My choices of funds were:
- Aditya Birla Sun Life Tax Relief 96: It has been slightly less than the benchmark indices, but it is because the healthcare sector which was expected to perform well in 2018 hasn’t. But I am hopeful it will happen in 2019.
- Motilal Oswal MOSt Focused Long-Term Fund: It is merged with Motilal Oswal Long-Term Equity Fund now. Hasn’t performed well and has given a negative return for the past year of close to 9%.
Though the best 2018 ELSS funds have underperformed, the underperformance hasn’t been very negative in 2018. So going forward, the investment done in 2018 is going to perform in the next couple of years for sure.
Final Thoughts
My choice of fund is not an endorsement that you should invest only in the above mention funds. I have shared the complete process I used to find the best performing ELSS tax saving fund for 2019 which aligns with my views. Feel free to apply your opinions or any other criteria of your choice.

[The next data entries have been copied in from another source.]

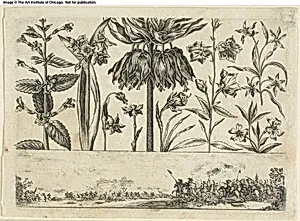 Flowers and Battle Scene, from Livre Nouveau de Fleurs... by Nicolas Cochin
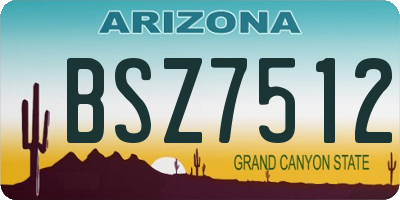 AZ license plate BSZ7512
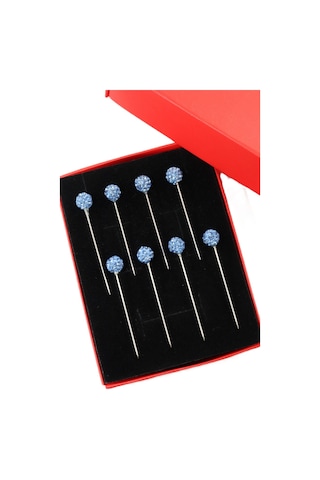 Numetal 8 Li Mavi Taşlı Eşarp İğnesi. Şal İğnesi. Türban İğnesi. Başörtü İğnesi. Eşarp Ve Şal İğnesi. Gümüş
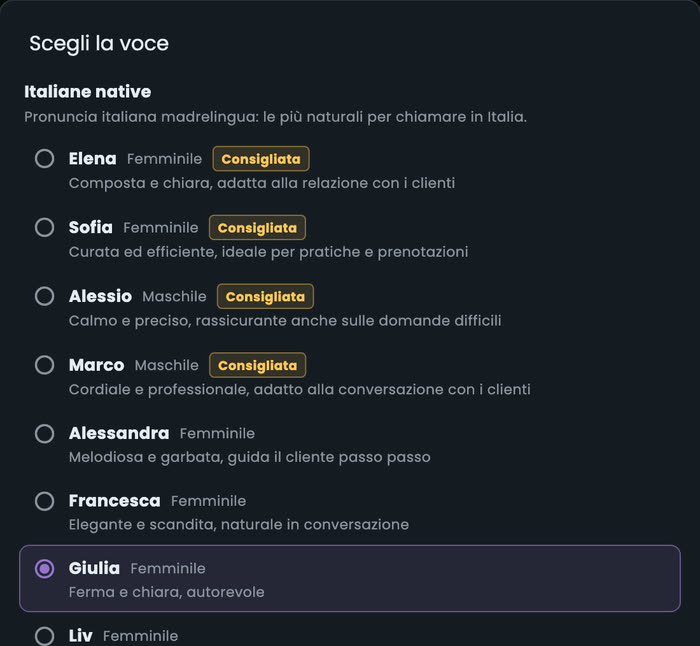 La finestra Scegli la voce con le voci italiane native: Elena, Sofia, Alessio, Marco, Alessandra, Francesca, Giulia e altre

Just make sure to invest in the direct funds and aren’t selecting a fund because someone has recommended it to you.
pradeep says
Shabbir – what is your take on Axis. The fund did very well in the bull run and not too badly in the slump. The large corpus is worrying but i am presuming that the impact in ELSS will be lesser than an open ended fund because the fund manger has a better sense of th max redemption pressure that he can be subject to. I have refrained from withdrawing from this fund though my 03 years is over because the preformanceis above average
Shabbir Bhimani says
It’s good if you don’t redeem and the fund is good but then it all depends on the sectoral exposure of the fund and your views about those sectors. If they align, it is worth investing.
Kn says
I am eagerly waiting for your other articles discussing best Large cap, mid cap, multi cap fund etc for 2019. Please publish those issues asap. I want to make changes in my ecisting MF portfolio, so your articles will help.